If you like this wool roll bread recipe, check out these other bread recipes
- Tomato Foccacia with Rosemary
- Olive, Green Onion and Cheese Beer Bread
- Sourdough soft pretzels
- Pumpkin Star Bread
- Cinnamon Rolls
- Cranberry Spiral Bread
- Cardamom Buns
Herb Parmesan Wool Roll Bread
- 1/2 cup water
- 1/4 cup all-purpose flour 35 g
- 1/2 cup milk
- 2 1/4 teaspoon active dry yeast
- 1 large egg
- 2 1/2 cups all-purpose flour 350 g
- 2 tablespoons white sugar
- 2 tablespoons melted unsalted butter
- 3/4 teaspoon kosher salt
- 1/4 cup melted unsalted butter
- 1/2 cup grated parmesan cheese
- 2 tablespoons chopped fresh Italian parsley
- 1 tablespoon chopped fresh sage
- 2 tablespoons melted butter
- Make the tangzhong (water roux) by placing the water and flour in a small pan and whisking until the flour had dissolved. Cook the liquid on the stovetop over medium heat, whisking constantly, until it thickens and become a paste, about 2 minutes. Remove from heat and let cool until it is only warm to the touch, about 5 to 10 minutes.

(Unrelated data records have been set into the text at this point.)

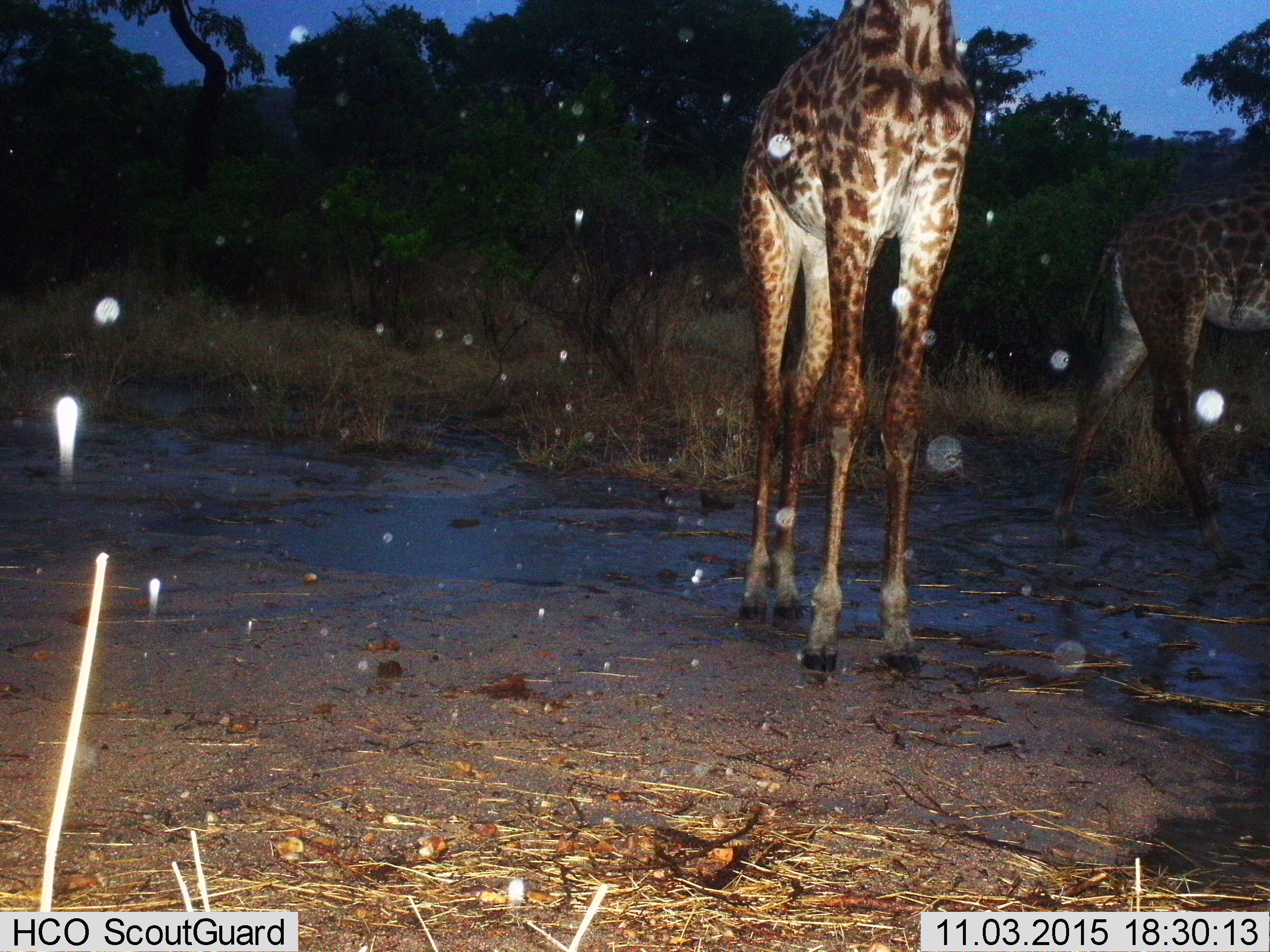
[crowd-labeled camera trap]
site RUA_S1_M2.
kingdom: Animalia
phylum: Chordata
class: Mammalia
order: Artiodactyla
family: Giraffidae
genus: Giraffa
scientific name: Giraffa camelopardalis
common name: giraffe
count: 2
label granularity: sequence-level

- Heat the milk in a different pan, until it is warm to the touch. Pour into the bowl of a stand mixer fitted with the dough hook. Sprinkle and whisk in the active dry yeast until it is dissolved. Let sit for 5 minutes for the yeast to proof, then add the egg and beat to mix.
- Add the tangzhong to the liquid and whisk to break it up and incorporate it. Don't be concerned if there are still some small lumps. Just break it up as much as you can.

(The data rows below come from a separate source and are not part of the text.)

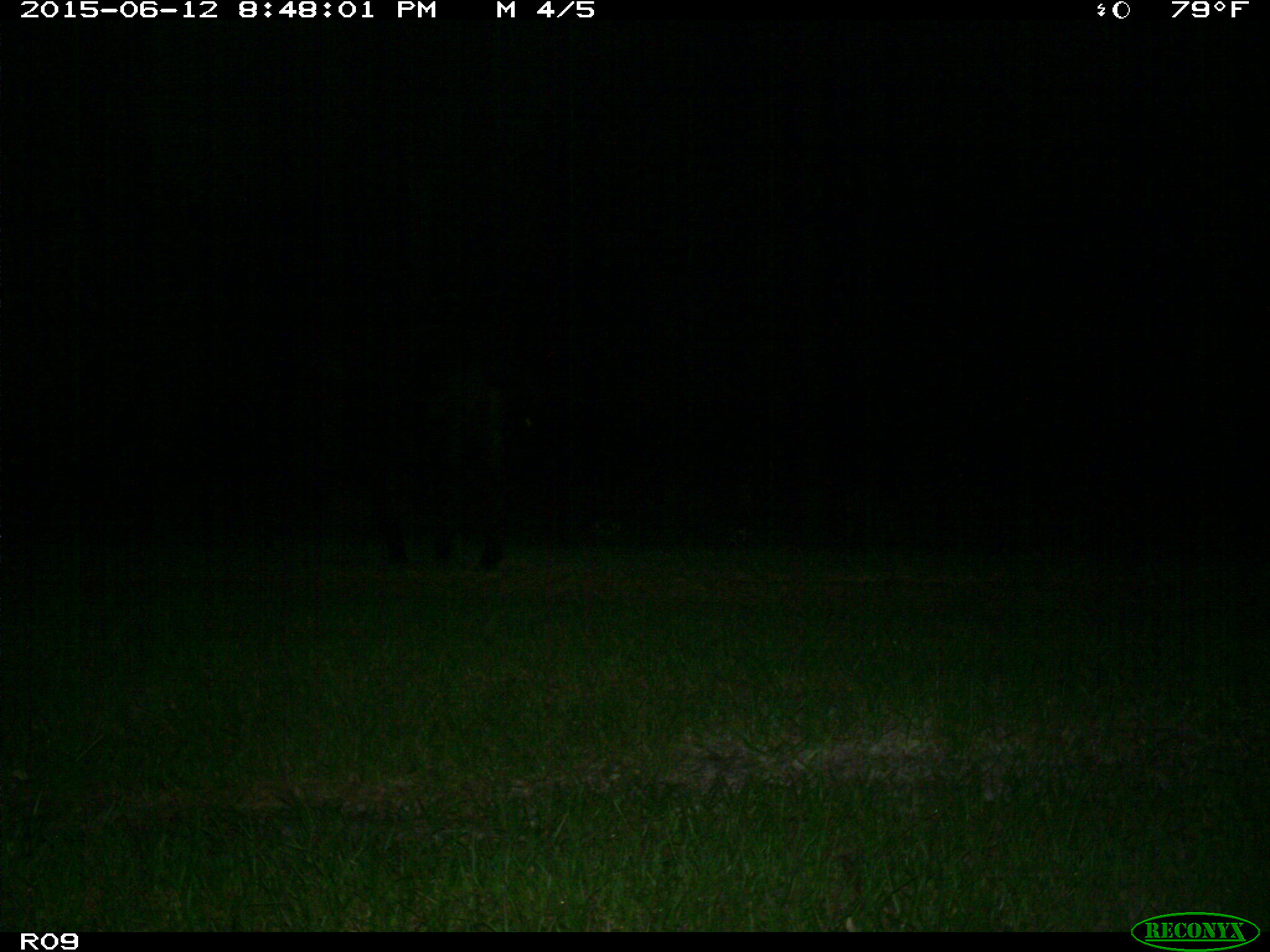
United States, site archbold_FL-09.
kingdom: Animalia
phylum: Chordata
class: Mammalia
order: Artiodactyla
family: Bovidae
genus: Bos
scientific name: Bos taurus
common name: domestic cow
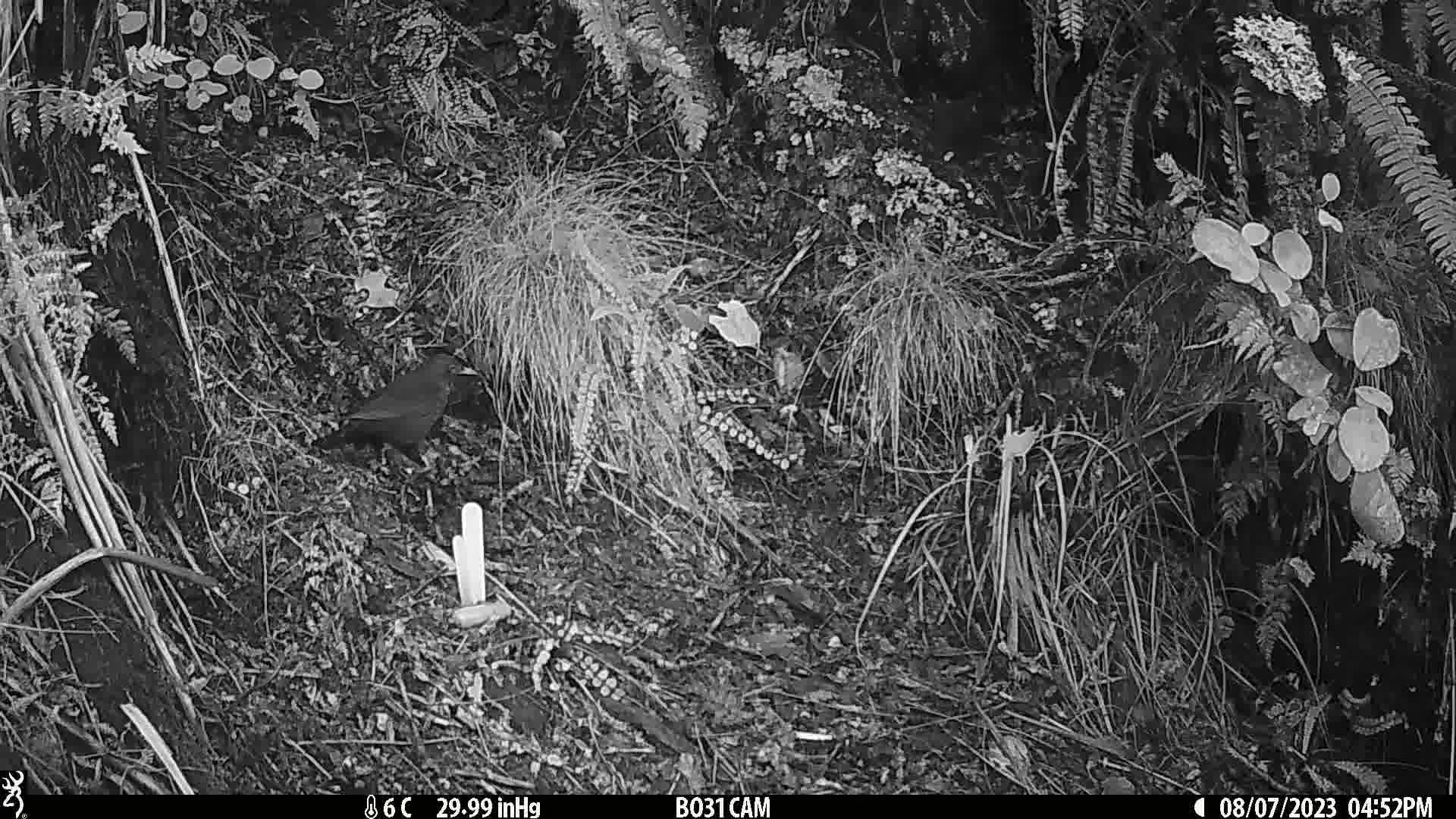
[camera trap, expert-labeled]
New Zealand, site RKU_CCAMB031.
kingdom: Animalia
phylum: Chordata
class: Aves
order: Passeriformes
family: Turdidae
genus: Turdus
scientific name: Turdus merula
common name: eurasian blackbird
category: blackbird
Blackbird (eurasian blackbird) (Turdus merula).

- Add the flour, sugar, butter, and salt to the bowl and then stir with the hook on slow speed, until a rough dough has formed. Increase the speed to medium low and knead the dough for 4 to 5 minutes, or until it is smooth and elastic. The dough should be slightly tacky but not overly sticky. If it is too sticky, add more flour, a tablespoon at a time.

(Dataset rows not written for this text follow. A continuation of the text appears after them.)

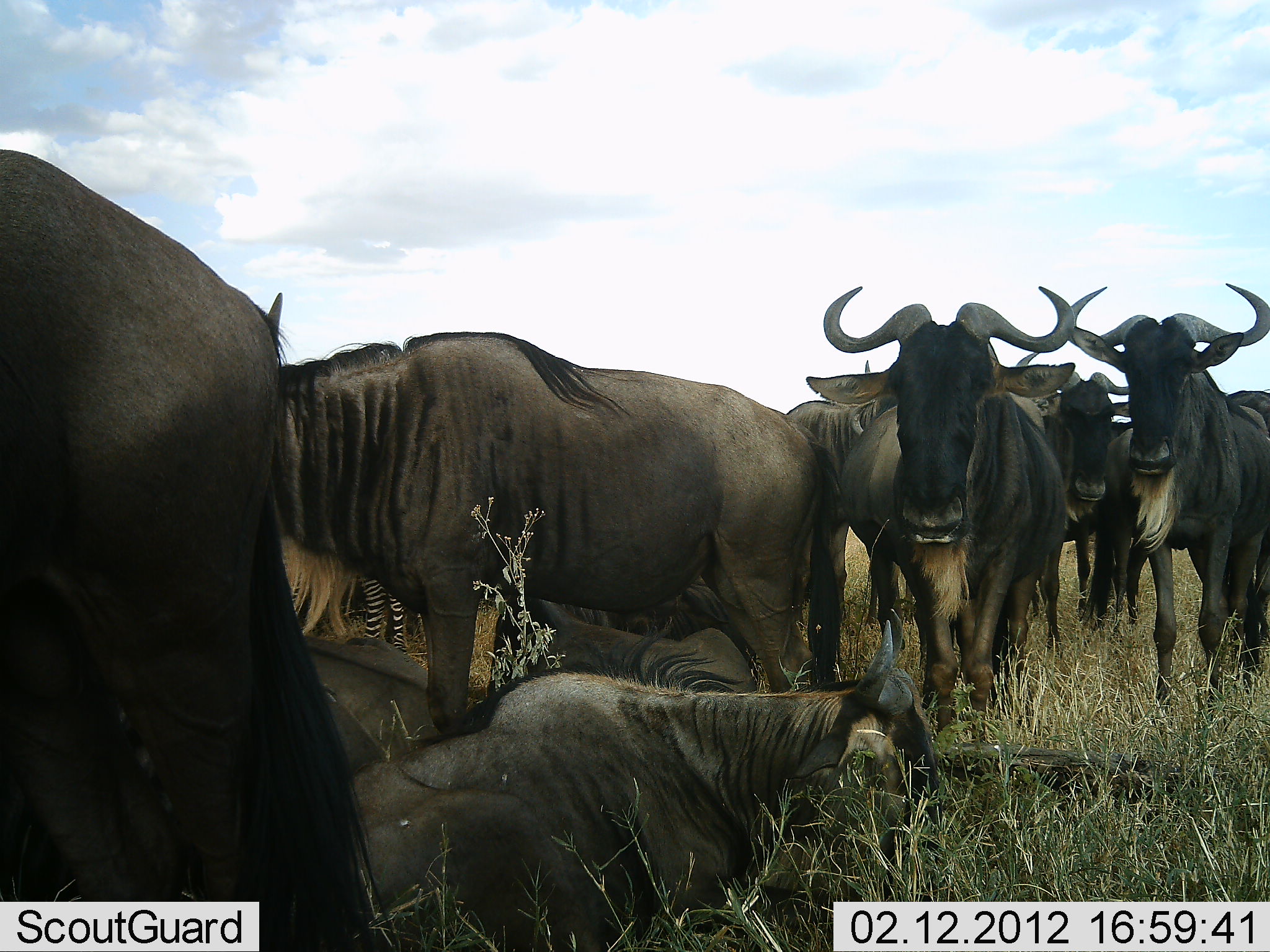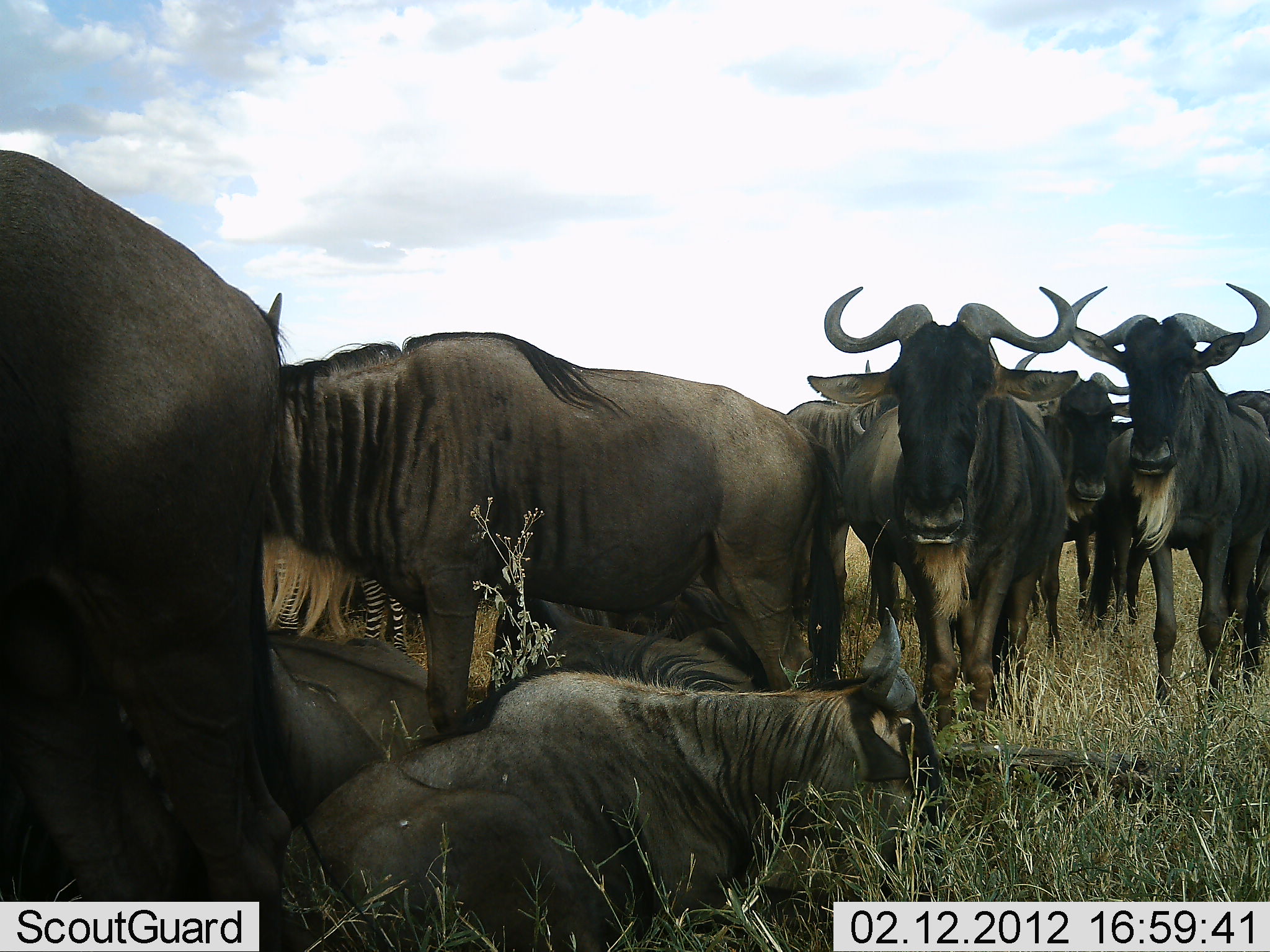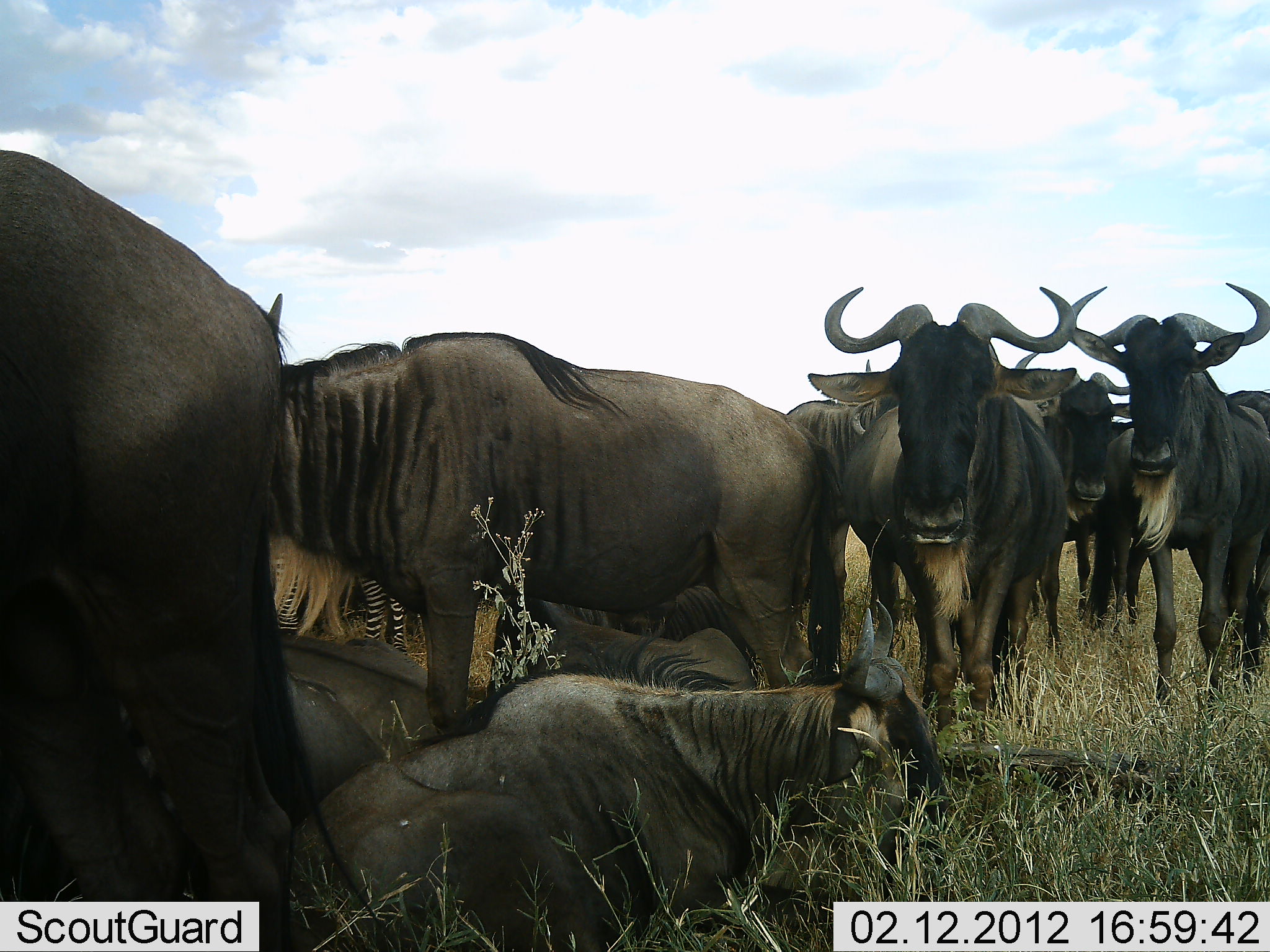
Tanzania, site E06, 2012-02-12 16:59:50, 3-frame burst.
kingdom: Animalia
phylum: Chordata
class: Mammalia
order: Artiodactyla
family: Bovidae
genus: Connochaetes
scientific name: Connochaetes taurinus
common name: blue wildebeest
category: wildebeest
Wildebeest (blue wildebeest) (Connochaetes taurinus), count 10. Behavior (volunteer vote fractions): standing 81%, resting 96%, moving 12%, interacting 12%. Young present (vote fraction): 0%. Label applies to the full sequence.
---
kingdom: Animalia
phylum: Chordata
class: Mammalia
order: Perissodactyla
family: Equidae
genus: Equus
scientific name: Equus quagga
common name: plains zebra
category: zebra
Zebra (plains zebra) (Equus quagga), count 1. Behavior (volunteer vote fractions): standing 94%, resting 0%, moving 6%, interacting 0%. Young present (vote fraction): 0%. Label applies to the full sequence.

- Place the dough in a well oiled bowl, and cover with plastic wrap. Let rise in a warm place for 60 to 90 minutes, or until doubled in size.
- While the dough is rising, make the filling by mixing the butter, parmesan cheese, parsley and sage together in a small bowl. Set aside.
- Grease a 10-inch springform or cake pan, then line it with parchment paper.Once the dough has risen, dump it into a clean surface and divide it into 5 even pieces.
- Take one piece and roll it into a 9 x 5 inch rectangle with it orientated landscape.
- Using a knife or bench scraper, cut 1/4-inch strips of dough on the top 2/3rds of the dough, leaving the bottom 1/3 of the dough whole and intact. When you’re done, the entire piece of dough will look like a giant hair comb.
- Spread 1/5th of the filling (about 2 tablespoons) over the dough, leaving about 1/2-inch at the bottom plain, and 1-inch at the top of the strips plain. The plain dough will help “seal” when you roll it. Now, staring form the bottom of the dough, roll the dough up into a tight cylinder, making sure the seal is on the bottom.
- Continue to roll the dough completely up to form a log with stripes. Make sure the seam of the dough is on the bottom.
- Move the dough log to the lined and greased pan, placing it around the edge of the pan, with the seal side down. Repeat with the remaining 4 piece placing them in the pan all the way around, in a circle.
- Cover the pan with plastic wrap and let rise again for 60 minutes or until puffy and double in size.
- About 15 minutes before the dough is finished rising, preheat the oven to 350°F. Once the dough has risen, brush the top of the dough with about 1 tablespoon of melted butter. Bake in the oven for 25 to 30 minutes, or until the top is golden brown. If you have an instant read thermometer, the inside of the dough should read 190°F.Once the bread is baked, remove from the pan and let cool completely on a wire rack. Brush with remaining melted butter and serve.